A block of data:
======

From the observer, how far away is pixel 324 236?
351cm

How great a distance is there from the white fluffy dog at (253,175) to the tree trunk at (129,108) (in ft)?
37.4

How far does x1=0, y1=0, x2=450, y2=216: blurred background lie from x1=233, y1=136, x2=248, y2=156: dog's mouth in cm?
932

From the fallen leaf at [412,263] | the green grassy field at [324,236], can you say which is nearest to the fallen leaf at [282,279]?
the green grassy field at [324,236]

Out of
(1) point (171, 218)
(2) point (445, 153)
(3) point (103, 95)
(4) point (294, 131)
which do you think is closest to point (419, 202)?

======

- _REQUIREMENT_: Please repeat all of the records above word for word.

- _SOLUTION FOR THIS EXERCISE_:
From the observer, how far away is pixel 324 236?
351cm

How great a distance is there from the white fluffy dog at (253,175) to the tree trunk at (129,108) (in ft)?
37.4

How far does x1=0, y1=0, x2=450, y2=216: blurred background lie from x1=233, y1=136, x2=248, y2=156: dog's mouth in cm?
932

From the fallen leaf at [412,263] | the green grassy field at [324,236], can you say which is nearest to the fallen leaf at [282,279]?
the green grassy field at [324,236]

Out of
(1) point (171, 218)
(2) point (445, 153)
(3) point (103, 95)
(4) point (294, 131)
which do you think is closest to point (419, 202)?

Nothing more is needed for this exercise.